Io credo, sinceramente credo, che non c’è miglior via per arrivare a scrivere sul serio che di scribacchiare giornalmente. Si deve tentar di portare a galla dall’immi del proprio essere, ogni giorno un suono, un accento, un residuo fossile o vegetale di qualche cosa che sia o non sia puro pensiero, che sia o non sia un sentimento, ma bizzarria, rimpianto, un dolore, qualche cosa di sincero, anatomizzato, e tutto e non di più. altrimenti facilmente si cade, -il giorno in cui di crede d’esser autorizzati di prender penna – in luoghi comuni o si travia quel luogo proprio che non fu a sufficienza disaminato.

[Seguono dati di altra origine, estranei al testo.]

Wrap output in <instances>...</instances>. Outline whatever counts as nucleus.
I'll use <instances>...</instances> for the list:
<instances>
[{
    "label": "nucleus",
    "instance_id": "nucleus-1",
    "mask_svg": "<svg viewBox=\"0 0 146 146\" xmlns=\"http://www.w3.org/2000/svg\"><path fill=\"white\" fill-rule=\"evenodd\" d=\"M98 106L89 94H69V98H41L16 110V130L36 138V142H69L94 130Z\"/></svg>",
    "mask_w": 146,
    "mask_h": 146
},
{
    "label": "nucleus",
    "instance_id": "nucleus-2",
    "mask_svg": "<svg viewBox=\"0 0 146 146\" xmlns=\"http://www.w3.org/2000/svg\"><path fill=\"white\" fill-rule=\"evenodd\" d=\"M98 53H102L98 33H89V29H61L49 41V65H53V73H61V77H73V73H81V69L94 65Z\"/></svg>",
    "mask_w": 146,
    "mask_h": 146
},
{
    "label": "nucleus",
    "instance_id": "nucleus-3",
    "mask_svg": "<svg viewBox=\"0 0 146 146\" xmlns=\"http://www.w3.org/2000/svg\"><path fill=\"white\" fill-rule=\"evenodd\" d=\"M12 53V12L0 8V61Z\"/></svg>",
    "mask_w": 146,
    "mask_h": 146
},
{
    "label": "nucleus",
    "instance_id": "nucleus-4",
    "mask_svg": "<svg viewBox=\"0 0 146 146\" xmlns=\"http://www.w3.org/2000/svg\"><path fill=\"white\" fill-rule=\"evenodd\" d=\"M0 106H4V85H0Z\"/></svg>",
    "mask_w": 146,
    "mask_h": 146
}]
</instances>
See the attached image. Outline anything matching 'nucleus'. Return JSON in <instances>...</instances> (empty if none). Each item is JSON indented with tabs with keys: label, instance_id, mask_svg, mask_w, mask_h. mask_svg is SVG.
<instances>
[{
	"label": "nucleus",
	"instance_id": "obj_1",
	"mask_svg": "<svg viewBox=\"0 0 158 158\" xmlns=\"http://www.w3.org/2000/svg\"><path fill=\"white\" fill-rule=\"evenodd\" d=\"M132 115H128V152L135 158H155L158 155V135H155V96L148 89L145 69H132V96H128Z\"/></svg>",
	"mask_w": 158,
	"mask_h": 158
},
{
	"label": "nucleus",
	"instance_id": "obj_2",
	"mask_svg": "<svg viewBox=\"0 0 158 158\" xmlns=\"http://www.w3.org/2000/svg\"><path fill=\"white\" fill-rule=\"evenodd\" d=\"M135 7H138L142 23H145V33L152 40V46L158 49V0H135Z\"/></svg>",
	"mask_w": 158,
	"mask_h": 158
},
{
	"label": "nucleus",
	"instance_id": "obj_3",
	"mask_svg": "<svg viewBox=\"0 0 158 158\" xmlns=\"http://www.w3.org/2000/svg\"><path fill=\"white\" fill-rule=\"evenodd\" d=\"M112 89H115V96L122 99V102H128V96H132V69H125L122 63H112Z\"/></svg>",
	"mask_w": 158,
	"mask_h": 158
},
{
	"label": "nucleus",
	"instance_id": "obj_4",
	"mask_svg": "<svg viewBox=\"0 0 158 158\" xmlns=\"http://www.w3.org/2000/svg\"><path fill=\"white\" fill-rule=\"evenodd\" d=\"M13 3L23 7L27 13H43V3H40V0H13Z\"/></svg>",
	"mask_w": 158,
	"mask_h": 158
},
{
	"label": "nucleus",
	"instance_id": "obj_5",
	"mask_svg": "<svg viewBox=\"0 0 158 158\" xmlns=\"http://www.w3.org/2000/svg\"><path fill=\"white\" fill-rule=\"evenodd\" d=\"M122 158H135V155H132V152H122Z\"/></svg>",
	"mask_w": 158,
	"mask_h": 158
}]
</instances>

Italo Svevo, diario del 2 ottobre 1899
Ho la passione di comprare quaderni di ogni tipo e usarli per qualsiasi elaborazione: pensieri, disegni, acquarelli, sogni… Scrivere i sogni è un modo per cogliere i tuoi desideri inconsci, ma bisogna saperli elaborare e non è facile, ma rileggendo un sogno capisci o tenti di capire cosa ti turba o cosa invece desideri. Scrivere di getto è un metodo per scavare dentro di se, ti permette di captare parole, suoni, gesti e elaborare un concetto, un progetto.
“Da cosa nasce cosa”.
Trasformare la parola in un progetto non è semplice, ci vuole creatività, passione inciampando a volte nella praticità del reale. Parole, pensieri e frasi che messi insieme non danno significato. Bisogna saper lasciarsi andare e riusciremo a cogliere l’importanza della parola che più ci ha colpito. Anche in famiglia si usa questo metodo di elaborazione del pensiero. Lo faceva mio padre nei campi di prigionia in Germania durante la Seconda Guerra Mondiale, scriveva tra le righe di un libro di preghiera, raccontava quello che accadeva, le sue emozioni, gli scambi di merce, sigarette, rape marcite e tanto altro. Un diario che sconvolge tanto e che racconta le atrocità che l’uomo è in grado di fare contro i suoi simili.
Scribacchiano gli artisti, poeti, cineasti come Fellini che disegnava le sue sceneggiature, creando vere e proprie opere d’arte. Nell’arte bisogna non solo immaginare la creazione ma dare funzionalità alla praticità dell’installazione, bisogna trovare un sistema per “metterlo in mostra”, renderlo operativo.

Lo scorso anno avevo assemblato sette tele, ogni tela un formato di 50×40 e nell’insieme si aprivano a fisarmonica. Avevo fatto mille prove ma la struttura aperta non teneva, si inclinava, ciondolava, crollava. Un anno di prove, successi e fallimenti, ma sono proprio i fallimenti che ti danno la forza di ripartire e migliorare il progetto. Ho sperimentato metodi alternativi fino ad arrivare alla conclusione di ripartire da zero, ovvero incorniciarlo nel metodo più tradizionale.